===== DATASET ENTRIES =====

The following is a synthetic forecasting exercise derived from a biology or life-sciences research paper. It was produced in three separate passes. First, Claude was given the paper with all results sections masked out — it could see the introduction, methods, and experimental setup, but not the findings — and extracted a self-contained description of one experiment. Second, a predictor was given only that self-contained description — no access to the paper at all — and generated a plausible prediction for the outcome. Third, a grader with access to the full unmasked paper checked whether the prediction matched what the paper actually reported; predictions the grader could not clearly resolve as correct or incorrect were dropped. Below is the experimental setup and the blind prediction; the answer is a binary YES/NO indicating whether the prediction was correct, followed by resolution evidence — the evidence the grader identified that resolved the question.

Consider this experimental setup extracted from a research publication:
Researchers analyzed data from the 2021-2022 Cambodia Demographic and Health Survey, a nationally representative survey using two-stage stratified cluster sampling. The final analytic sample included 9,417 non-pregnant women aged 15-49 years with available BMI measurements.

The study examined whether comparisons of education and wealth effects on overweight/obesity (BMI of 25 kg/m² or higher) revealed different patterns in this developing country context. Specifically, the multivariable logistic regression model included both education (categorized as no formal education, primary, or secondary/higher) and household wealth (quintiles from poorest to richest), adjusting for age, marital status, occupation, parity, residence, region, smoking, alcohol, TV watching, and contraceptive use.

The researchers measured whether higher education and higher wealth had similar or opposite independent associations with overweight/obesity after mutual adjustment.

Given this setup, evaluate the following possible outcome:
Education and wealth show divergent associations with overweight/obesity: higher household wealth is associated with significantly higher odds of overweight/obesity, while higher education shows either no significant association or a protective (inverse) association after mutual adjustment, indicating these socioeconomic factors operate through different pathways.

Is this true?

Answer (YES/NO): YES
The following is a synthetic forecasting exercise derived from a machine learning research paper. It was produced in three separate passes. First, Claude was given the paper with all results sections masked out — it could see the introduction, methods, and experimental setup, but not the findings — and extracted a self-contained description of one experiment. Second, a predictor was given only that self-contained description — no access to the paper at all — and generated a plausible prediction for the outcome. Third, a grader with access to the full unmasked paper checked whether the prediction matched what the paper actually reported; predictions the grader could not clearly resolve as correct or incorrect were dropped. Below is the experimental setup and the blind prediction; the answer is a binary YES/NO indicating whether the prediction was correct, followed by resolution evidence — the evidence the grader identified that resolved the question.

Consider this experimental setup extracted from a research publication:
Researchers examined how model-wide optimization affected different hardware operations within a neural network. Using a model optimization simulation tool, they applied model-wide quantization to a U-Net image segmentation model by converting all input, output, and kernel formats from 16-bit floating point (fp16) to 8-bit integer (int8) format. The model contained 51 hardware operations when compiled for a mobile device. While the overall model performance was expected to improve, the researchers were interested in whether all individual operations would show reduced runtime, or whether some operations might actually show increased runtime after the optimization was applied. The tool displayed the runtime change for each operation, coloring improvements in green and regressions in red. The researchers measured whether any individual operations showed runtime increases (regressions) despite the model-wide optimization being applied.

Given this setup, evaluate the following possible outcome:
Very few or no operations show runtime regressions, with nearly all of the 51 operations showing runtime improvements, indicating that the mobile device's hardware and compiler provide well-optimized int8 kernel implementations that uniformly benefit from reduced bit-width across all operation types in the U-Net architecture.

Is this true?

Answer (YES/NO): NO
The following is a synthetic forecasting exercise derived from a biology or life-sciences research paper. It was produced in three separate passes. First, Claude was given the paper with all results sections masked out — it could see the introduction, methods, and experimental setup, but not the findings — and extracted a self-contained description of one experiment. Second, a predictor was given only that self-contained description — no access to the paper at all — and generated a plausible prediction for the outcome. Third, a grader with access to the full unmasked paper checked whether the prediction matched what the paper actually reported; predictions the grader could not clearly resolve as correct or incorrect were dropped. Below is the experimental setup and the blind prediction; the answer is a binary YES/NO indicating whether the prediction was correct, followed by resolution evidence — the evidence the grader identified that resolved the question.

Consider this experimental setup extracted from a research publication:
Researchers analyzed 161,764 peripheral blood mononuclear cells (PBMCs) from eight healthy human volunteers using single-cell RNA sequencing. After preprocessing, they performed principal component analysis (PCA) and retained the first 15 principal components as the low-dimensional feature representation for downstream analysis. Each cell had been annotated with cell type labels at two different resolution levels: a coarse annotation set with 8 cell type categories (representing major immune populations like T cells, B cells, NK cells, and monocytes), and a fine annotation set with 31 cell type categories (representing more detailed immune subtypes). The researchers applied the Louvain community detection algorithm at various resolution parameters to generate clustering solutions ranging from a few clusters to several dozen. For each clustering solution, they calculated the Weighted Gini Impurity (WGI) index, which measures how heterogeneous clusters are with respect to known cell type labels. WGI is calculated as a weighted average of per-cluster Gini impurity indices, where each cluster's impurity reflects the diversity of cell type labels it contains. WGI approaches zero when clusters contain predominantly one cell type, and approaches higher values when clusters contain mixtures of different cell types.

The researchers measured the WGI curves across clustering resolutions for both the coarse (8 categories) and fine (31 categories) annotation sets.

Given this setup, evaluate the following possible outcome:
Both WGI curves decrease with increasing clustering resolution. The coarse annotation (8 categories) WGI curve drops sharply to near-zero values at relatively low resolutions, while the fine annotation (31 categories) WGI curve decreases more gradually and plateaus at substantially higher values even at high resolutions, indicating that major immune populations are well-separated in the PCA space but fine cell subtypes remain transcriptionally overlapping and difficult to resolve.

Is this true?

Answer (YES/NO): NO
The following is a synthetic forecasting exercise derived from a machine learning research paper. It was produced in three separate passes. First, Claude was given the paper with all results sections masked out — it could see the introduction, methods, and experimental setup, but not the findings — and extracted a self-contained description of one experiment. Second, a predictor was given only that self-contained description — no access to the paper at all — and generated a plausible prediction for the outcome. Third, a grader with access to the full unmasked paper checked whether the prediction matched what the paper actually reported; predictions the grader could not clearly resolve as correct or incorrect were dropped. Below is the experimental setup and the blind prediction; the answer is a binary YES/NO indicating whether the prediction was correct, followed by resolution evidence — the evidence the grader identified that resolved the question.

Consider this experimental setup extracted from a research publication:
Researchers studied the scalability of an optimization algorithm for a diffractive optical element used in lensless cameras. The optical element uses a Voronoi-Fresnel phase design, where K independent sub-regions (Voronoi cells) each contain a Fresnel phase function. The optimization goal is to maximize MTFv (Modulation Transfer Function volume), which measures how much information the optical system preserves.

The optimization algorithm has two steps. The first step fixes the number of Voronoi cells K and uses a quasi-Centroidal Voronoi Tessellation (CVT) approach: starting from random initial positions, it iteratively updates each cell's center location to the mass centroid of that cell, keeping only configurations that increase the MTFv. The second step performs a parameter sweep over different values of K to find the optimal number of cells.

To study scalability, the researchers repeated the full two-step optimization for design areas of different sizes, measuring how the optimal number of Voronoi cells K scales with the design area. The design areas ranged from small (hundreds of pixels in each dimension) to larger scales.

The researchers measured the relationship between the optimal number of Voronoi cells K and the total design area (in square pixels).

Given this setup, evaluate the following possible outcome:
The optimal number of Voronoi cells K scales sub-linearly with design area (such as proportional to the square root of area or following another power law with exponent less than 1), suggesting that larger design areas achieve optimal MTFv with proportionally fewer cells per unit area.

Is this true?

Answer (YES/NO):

=====

◆ **WHAT YOU HAVE TO DO**
Without altering a single word, copy the listing above.

◆ **PROBLEM SOLUTION**
The following is a synthetic forecasting exercise derived from a biology or life-sciences research paper. It was produced in three separate passes. First, Claude was given the paper with all results sections masked out — it could see the introduction, methods, and experimental setup, but not the findings — and extracted a self-contained description of one experiment. Second, a predictor was given only that self-contained description — no access to the paper at all — and generated a plausible prediction for the outcome. Third, a grader with access to the full unmasked paper checked whether the prediction matched what the paper actually reported; predictions the grader could not clearly resolve as correct or incorrect were dropped. Below is the experimental setup and the blind prediction; the answer is a binary YES/NO indicating whether the prediction was correct, followed by resolution evidence — the evidence the grader identified that resolved the question.

Consider this experimental setup extracted from a research publication:
Researchers analyzed data from the 2021-2022 Cambodia Demographic and Health Survey, a nationally representative survey using two-stage stratified cluster sampling. The final analytic sample included 9,417 non-pregnant women aged 15-49 years with available BMI measurements.

The study examined whether comparisons of education and wealth effects on overweight/obesity (BMI of 25 kg/m² or higher) revealed different patterns in this developing country context. Specifically, the multivariable logistic regression model included both education (categorized as no formal education, primary, or secondary/higher) and household wealth (quintiles from poorest to richest), adjusting for age, marital status, occupation, parity, residence, region, smoking, alcohol, TV watching, and contraceptive use.

The researchers measured whether higher education and higher wealth had similar or opposite independent associations with overweight/obesity after mutual adjustment.

Given this setup, evaluate the following possible outcome:
Education and wealth show divergent associations with overweight/obesity: higher household wealth is associated with significantly higher odds of overweight/obesity, while higher education shows either no significant association or a protective (inverse) association after mutual adjustment, indicating these socioeconomic factors operate through different pathways.

Is this true?

Answer (YES/NO): YES
The following is a synthetic forecasting exercise derived from a machine learning research paper. It was produced in three separate passes. First, Claude was given the paper with all results sections masked out — it could see the introduction, methods, and experimental setup, but not the findings — and extracted a self-contained description of one experiment. Second, a predictor was given only that self-contained description — no access to the paper at all — and generated a plausible prediction for the outcome. Third, a grader with access to the full unmasked paper checked whether the prediction matched what the paper actually reported; predictions the grader could not clearly resolve as correct or incorrect were dropped. Below is the experimental setup and the blind prediction; the answer is a binary YES/NO indicating whether the prediction was correct, followed by resolution evidence — the evidence the grader identified that resolved the question.

Consider this experimental setup extracted from a research publication:
Researchers examined how model-wide optimization affected different hardware operations within a neural network. Using a model optimization simulation tool, they applied model-wide quantization to a U-Net image segmentation model by converting all input, output, and kernel formats from 16-bit floating point (fp16) to 8-bit integer (int8) format. The model contained 51 hardware operations when compiled for a mobile device. While the overall model performance was expected to improve, the researchers were interested in whether all individual operations would show reduced runtime, or whether some operations might actually show increased runtime after the optimization was applied. The tool displayed the runtime change for each operation, coloring improvements in green and regressions in red. The researchers measured whether any individual operations showed runtime increases (regressions) despite the model-wide optimization being applied.

Given this setup, evaluate the following possible outcome:
Very few or no operations show runtime regressions, with nearly all of the 51 operations showing runtime improvements, indicating that the mobile device's hardware and compiler provide well-optimized int8 kernel implementations that uniformly benefit from reduced bit-width across all operation types in the U-Net architecture.

Is this true?

Answer (YES/NO): NO
The following is a synthetic forecasting exercise derived from a biology or life-sciences research paper. It was produced in three separate passes. First, Claude was given the paper with all results sections masked out — it could see the introduction, methods, and experimental setup, but not the findings — and extracted a self-contained description of one experiment. Second, a predictor was given only that self-contained description — no access to the paper at all — and generated a plausible prediction for the outcome. Third, a grader with access to the full unmasked paper checked whether the prediction matched what the paper actually reported; predictions the grader could not clearly resolve as correct or incorrect were dropped. Below is the experimental setup and the blind prediction; the answer is a binary YES/NO indicating whether the prediction was correct, followed by resolution evidence — the evidence the grader identified that resolved the question.

Consider this experimental setup extracted from a research publication:
Researchers analyzed 161,764 peripheral blood mononuclear cells (PBMCs) from eight healthy human volunteers using single-cell RNA sequencing. After preprocessing, they performed principal component analysis (PCA) and retained the first 15 principal components as the low-dimensional feature representation for downstream analysis. Each cell had been annotated with cell type labels at two different resolution levels: a coarse annotation set with 8 cell type categories (representing major immune populations like T cells, B cells, NK cells, and monocytes), and a fine annotation set with 31 cell type categories (representing more detailed immune subtypes). The researchers applied the Louvain community detection algorithm at various resolution parameters to generate clustering solutions ranging from a few clusters to several dozen. For each clustering solution, they calculated the Weighted Gini Impurity (WGI) index, which measures how heterogeneous clusters are with respect to known cell type labels. WGI is calculated as a weighted average of per-cluster Gini impurity indices, where each cluster's impurity reflects the diversity of cell type labels it contains. WGI approaches zero when clusters contain predominantly one cell type, and approaches higher values when clusters contain mixtures of different cell types.

The researchers measured the WGI curves across clustering resolutions for both the coarse (8 categories) and fine (31 categories) annotation sets.

Given this setup, evaluate the following possible outcome:
Both WGI curves decrease with increasing clustering resolution. The coarse annotation (8 categories) WGI curve drops sharply to near-zero values at relatively low resolutions, while the fine annotation (31 categories) WGI curve decreases more gradually and plateaus at substantially higher values even at high resolutions, indicating that major immune populations are well-separated in the PCA space but fine cell subtypes remain transcriptionally overlapping and difficult to resolve.

Is this true?

Answer (YES/NO): NO
The following is a synthetic forecasting exercise derived from a machine learning research paper. It was produced in three separate passes. First, Claude was given the paper with all results sections masked out — it could see the introduction, methods, and experimental setup, but not the findings — and extracted a self-contained description of one experiment. Second, a predictor was given only that self-contained description — no access to the paper at all — and generated a plausible prediction for the outcome. Third, a grader with access to the full unmasked paper checked whether the prediction matched what the paper actually reported; predictions the grader could not clearly resolve as correct or incorrect were dropped. Below is the experimental setup and the blind prediction; the answer is a binary YES/NO indicating whether the prediction was correct, followed by resolution evidence — the evidence the grader identified that resolved the question.

Consider this experimental setup extracted from a research publication:
Researchers studied the scalability of an optimization algorithm for a diffractive optical element used in lensless cameras. The optical element uses a Voronoi-Fresnel phase design, where K independent sub-regions (Voronoi cells) each contain a Fresnel phase function. The optimization goal is to maximize MTFv (Modulation Transfer Function volume), which measures how much information the optical system preserves.

The optimization algorithm has two steps. The first step fixes the number of Voronoi cells K and uses a quasi-Centroidal Voronoi Tessellation (CVT) approach: starting from random initial positions, it iteratively updates each cell's center location to the mass centroid of that cell, keeping only configurations that increase the MTFv. The second step performs a parameter sweep over different values of K to find the optimal number of cells.

To study scalability, the researchers repeated the full two-step optimization for design areas of different sizes, measuring how the optimal number of Voronoi cells K scales with the design area. The design areas ranged from small (hundreds of pixels in each dimension) to larger scales.

The researchers measured the relationship between the optimal number of Voronoi cells K and the total design area (in square pixels).

Given this setup, evaluate the following possible outcome:
The optimal number of Voronoi cells K scales sub-linearly with design area (such as proportional to the square root of area or following another power law with exponent less than 1), suggesting that larger design areas achieve optimal MTFv with proportionally fewer cells per unit area.

Is this true?

Answer (YES/NO):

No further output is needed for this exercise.